→ **PROBLEM TO SOLVE**: Pull out the lines below verbatim, beginning at the line that contains "Which is higher" and stopping after the line that contains "which is closest to [326,354]?". Include both of those lines and nothing else.

→ **MATERIAL FOR THIS EXERCISE**:
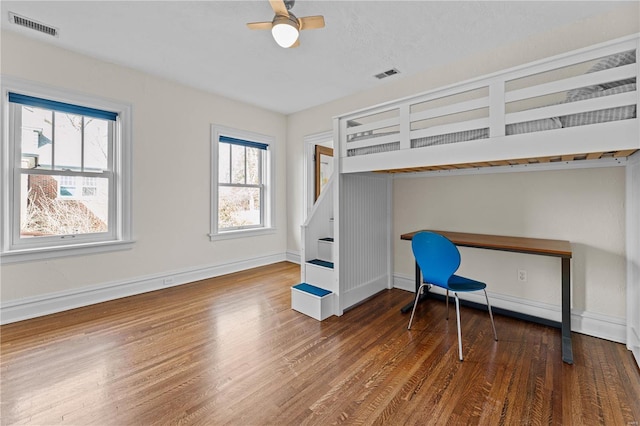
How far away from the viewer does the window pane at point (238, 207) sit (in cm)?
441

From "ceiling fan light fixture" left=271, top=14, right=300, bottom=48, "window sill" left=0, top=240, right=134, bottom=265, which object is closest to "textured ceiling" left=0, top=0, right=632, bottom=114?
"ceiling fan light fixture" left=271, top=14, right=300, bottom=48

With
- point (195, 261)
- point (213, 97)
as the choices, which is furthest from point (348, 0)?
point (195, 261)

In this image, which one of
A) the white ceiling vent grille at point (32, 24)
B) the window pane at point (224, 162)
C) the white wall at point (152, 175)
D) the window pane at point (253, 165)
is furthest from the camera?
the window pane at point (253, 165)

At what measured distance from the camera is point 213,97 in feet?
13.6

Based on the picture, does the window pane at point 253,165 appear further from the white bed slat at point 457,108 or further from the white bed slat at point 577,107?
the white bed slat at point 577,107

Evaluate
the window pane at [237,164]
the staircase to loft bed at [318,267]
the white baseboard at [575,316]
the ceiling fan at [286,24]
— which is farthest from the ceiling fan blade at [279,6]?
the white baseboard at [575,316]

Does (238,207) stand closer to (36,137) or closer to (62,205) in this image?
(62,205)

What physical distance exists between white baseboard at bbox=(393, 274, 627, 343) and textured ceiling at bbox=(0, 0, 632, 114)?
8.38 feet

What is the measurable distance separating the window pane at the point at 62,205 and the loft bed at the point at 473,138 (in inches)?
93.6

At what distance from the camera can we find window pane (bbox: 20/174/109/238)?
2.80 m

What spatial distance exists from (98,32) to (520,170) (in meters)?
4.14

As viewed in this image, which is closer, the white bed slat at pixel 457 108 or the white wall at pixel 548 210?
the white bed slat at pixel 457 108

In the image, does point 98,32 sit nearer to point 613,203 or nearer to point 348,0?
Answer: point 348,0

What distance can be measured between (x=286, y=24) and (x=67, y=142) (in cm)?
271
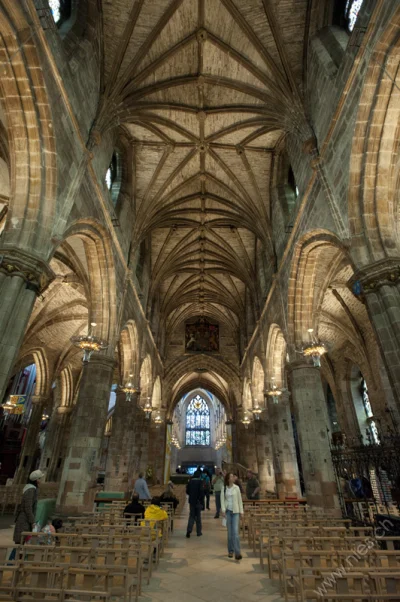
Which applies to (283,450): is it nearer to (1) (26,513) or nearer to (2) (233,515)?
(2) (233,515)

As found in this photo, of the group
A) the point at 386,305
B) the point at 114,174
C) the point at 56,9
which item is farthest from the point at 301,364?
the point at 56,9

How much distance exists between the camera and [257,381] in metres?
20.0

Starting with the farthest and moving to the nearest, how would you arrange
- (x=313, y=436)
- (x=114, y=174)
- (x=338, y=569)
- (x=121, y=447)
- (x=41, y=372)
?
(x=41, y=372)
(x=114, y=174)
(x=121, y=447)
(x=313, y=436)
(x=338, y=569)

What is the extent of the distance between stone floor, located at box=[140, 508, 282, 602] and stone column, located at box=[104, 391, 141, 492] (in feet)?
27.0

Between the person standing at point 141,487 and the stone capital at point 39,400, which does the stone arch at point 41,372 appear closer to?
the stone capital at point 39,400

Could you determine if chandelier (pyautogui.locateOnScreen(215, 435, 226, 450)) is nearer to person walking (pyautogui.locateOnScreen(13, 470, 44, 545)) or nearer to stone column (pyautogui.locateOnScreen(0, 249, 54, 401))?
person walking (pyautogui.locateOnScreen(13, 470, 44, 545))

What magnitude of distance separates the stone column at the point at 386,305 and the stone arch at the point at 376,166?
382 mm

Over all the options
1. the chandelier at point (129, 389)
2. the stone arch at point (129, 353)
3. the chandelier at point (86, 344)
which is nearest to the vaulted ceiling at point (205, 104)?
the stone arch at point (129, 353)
--
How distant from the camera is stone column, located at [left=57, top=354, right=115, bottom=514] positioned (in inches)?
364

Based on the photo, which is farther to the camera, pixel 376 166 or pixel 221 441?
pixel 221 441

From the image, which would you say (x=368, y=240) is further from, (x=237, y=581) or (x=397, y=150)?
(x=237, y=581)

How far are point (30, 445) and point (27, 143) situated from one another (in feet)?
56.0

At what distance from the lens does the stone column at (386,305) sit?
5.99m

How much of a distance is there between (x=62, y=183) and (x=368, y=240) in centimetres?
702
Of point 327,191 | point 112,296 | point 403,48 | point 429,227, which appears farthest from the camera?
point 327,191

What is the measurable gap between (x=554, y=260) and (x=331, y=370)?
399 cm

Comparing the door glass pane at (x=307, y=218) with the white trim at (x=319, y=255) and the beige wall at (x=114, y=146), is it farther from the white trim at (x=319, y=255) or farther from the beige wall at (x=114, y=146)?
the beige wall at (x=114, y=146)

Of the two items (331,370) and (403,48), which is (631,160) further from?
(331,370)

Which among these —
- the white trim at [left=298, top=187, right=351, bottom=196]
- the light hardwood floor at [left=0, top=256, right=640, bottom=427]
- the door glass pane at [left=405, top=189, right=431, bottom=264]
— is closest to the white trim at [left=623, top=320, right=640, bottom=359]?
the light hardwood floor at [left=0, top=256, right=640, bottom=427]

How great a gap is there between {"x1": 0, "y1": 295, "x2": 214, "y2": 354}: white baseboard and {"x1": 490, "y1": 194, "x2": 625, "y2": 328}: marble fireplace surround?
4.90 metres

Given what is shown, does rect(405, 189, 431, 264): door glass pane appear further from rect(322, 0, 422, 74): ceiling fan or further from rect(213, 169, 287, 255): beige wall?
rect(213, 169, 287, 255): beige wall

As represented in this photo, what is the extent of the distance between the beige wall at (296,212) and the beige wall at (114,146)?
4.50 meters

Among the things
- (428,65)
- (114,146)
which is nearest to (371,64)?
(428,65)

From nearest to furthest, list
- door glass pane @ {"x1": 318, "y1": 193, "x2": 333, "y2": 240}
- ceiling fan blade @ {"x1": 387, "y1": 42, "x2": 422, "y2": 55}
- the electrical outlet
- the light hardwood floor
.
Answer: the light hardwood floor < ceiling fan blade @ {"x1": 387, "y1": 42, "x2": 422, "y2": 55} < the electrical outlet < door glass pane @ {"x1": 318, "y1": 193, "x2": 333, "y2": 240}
--
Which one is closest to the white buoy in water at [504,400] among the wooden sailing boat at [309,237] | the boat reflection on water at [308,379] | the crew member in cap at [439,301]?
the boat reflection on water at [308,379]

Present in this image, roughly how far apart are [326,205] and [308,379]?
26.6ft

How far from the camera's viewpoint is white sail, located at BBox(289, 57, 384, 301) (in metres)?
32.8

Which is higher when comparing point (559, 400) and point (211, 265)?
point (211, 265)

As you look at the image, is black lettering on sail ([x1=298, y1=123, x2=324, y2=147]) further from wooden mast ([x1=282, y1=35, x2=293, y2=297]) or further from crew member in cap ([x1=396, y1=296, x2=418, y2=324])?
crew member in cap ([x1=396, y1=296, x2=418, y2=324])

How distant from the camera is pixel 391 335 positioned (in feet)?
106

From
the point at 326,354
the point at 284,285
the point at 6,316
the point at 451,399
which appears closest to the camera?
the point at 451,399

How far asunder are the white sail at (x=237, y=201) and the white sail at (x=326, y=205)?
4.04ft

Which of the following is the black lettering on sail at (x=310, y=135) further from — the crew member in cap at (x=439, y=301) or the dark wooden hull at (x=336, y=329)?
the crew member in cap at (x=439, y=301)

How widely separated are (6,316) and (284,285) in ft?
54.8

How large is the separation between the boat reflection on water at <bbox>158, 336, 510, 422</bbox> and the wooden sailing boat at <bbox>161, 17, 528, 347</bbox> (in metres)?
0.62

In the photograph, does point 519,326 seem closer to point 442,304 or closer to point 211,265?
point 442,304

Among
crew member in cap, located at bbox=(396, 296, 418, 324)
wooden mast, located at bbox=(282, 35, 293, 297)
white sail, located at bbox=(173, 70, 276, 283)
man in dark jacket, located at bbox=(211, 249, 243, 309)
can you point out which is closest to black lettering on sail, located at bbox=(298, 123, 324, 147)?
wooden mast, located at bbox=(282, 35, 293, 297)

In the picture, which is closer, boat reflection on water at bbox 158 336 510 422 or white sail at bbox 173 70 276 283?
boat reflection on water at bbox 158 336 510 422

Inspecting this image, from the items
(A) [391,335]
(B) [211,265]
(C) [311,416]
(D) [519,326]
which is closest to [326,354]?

→ **PROBLEM SOLUTION**:
Which is higher when comparing point (559, 400) and point (211, 265)?
point (211, 265)

As you look at the image, is black lettering on sail ([x1=298, y1=123, x2=324, y2=147]) further from wooden mast ([x1=282, y1=35, x2=293, y2=297]) or further from crew member in cap ([x1=396, y1=296, x2=418, y2=324])?
crew member in cap ([x1=396, y1=296, x2=418, y2=324])

How distant from the camera is pixel 391 335 positioned (in feet)?
106

From
the point at 326,354
the point at 284,285
the point at 6,316
the point at 451,399
which appears closest to the camera?
the point at 451,399

How far asunder are the white sail at (x=237, y=201) and the white sail at (x=326, y=205)?
4.04ft

Which of the following is the black lettering on sail at (x=310, y=135) further from — the crew member in cap at (x=439, y=301) or the dark wooden hull at (x=336, y=329)?
the crew member in cap at (x=439, y=301)

How widely separated are (6,316) and (284,285) in ft?
54.8

How large is the separation between the boat reflection on water at <bbox>158, 336, 510, 422</bbox> and the wooden sailing boat at <bbox>161, 17, 528, 347</bbox> (in metres)?
0.62

In the photograph, does point 519,326 seem closer to point 442,304 or closer to point 211,265?
point 442,304

Among
crew member in cap, located at bbox=(396, 296, 418, 324)
wooden mast, located at bbox=(282, 35, 293, 297)
white sail, located at bbox=(173, 70, 276, 283)
man in dark jacket, located at bbox=(211, 249, 243, 309)
can you point out which is closest to black lettering on sail, located at bbox=(298, 123, 324, 147)?
wooden mast, located at bbox=(282, 35, 293, 297)

In the picture, which is closer, boat reflection on water at bbox 158 336 510 422 or white sail at bbox 173 70 276 283?
boat reflection on water at bbox 158 336 510 422

Inspecting this image, from the items
(A) [391,335]
(B) [211,265]
(C) [311,416]
(D) [519,326]
which is closest to [326,354]?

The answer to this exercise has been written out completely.